Quem lê “Soledad no Recife” pergunta sempre qual a natureza da minha relação com Soledad Barrett Viedma, a bela guerreira que foi mulher do Cabo Anselmo. Eu sempre respondo que não fomos amantes, que não fomos namorados. Mas que a amo, de um modo apaixonado e definitivo, enquanto vida eu tiver. Então os leitores voltam, até mesmo a editora do livro, da Boitempo: “mas você não a conheceu?”. E lhes digo, sim, eu a conheci, depois da sua morte. E explico, ou tento explicar.
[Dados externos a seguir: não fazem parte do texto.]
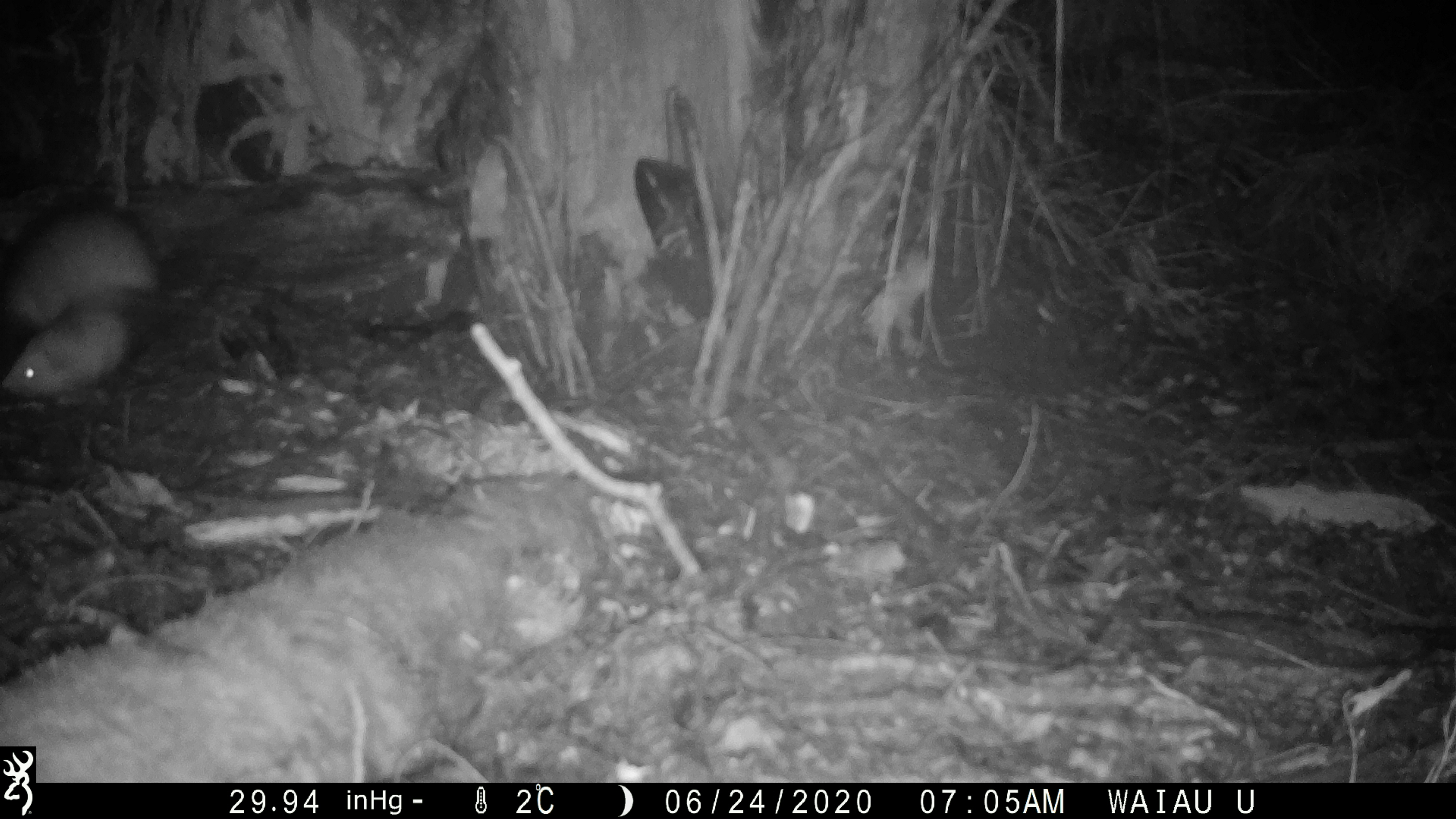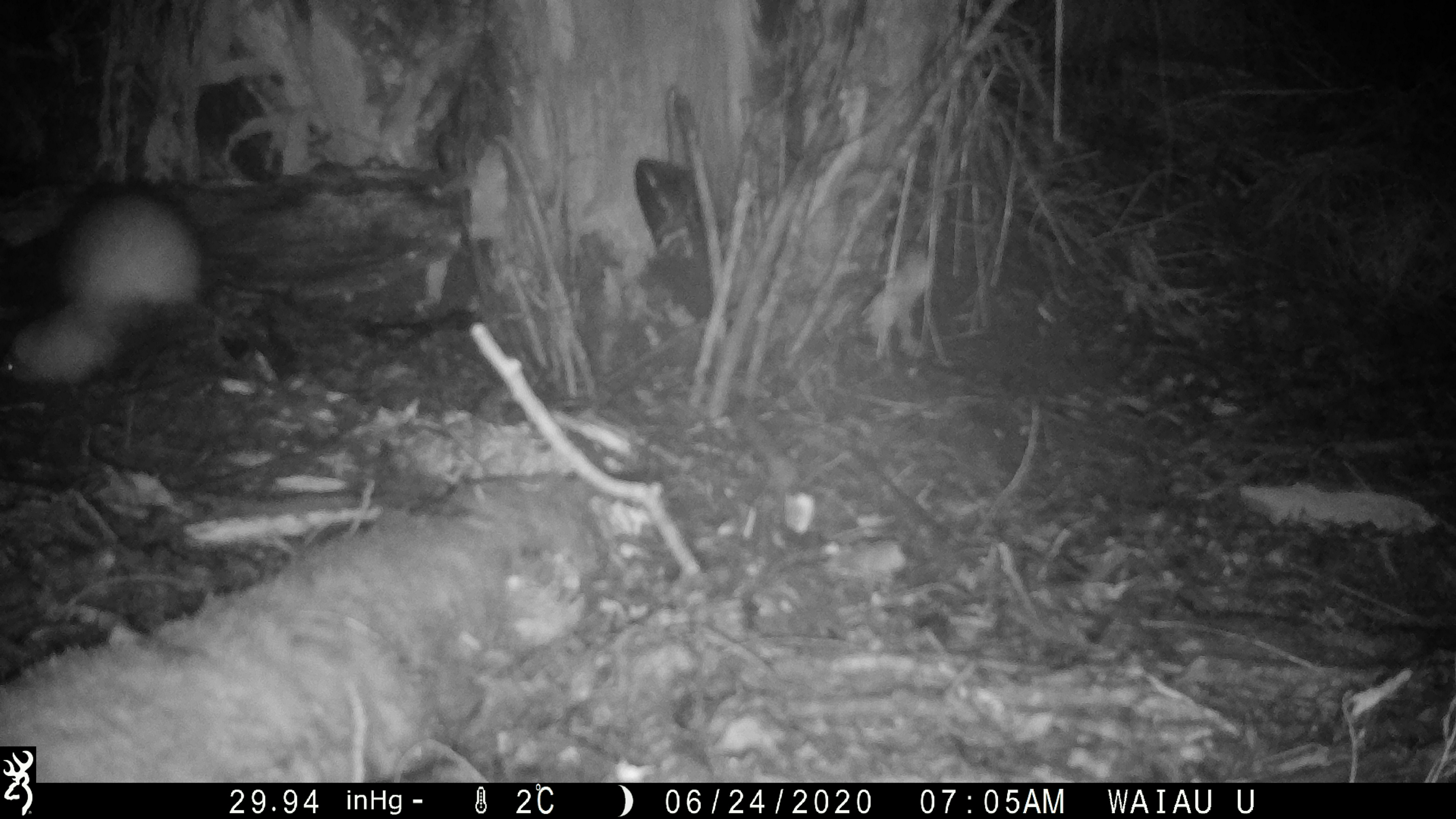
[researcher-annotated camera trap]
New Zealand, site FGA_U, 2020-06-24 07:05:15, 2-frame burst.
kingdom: Animalia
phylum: Chordata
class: Mammalia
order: Carnivora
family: Mustelidae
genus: Mustela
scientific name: Mustela furo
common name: ferret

Quem foi, quem é Soledad Barrett Viedma? Qual a sua força e drama, que a maioria dos brasileiros desconhece? De modo claro e curto, ela foi a mulher do Cabo Anselmo, que ele entregou a Fleury em 1973. Sem remorso e sem dor, o Cabo Anselmo a entregou grávida para a execução. Com mais cinco militantes contra a ditadura, no que se convencionou chamar “O massacre da granja São Bento”. Essa execução coletiva é o ponto. No entanto, por mais eloquente, essa coisa vil não diz tudo. E tudo é, ou quase tudo. 

Entre os assassinados existem pessoas inimagináveis a qualquer escritor de ficção. Pauline Philipe Reichstul, presa aos chutes como um cão danado, a ponto de se urinar e sangrar em público, teve anos depois o irmão, Henri Philipe, como presidente da Petrobras. Jarbas Pereira Marques, vendedor em uma livraria do Recife, arriscou e entregou a própria vida para não sacrificar a da sua mulher, grávida, com o “bucho pela boca”. Apesar de apavorado, por saber que Fleury e Anselmo estavam à sua procura, ele se negou a fugir, para que não fossem em cima da companheira, muito frágil, conforme ele dizia. Que escritor épico seria capaz de espelhar tal grandeza? 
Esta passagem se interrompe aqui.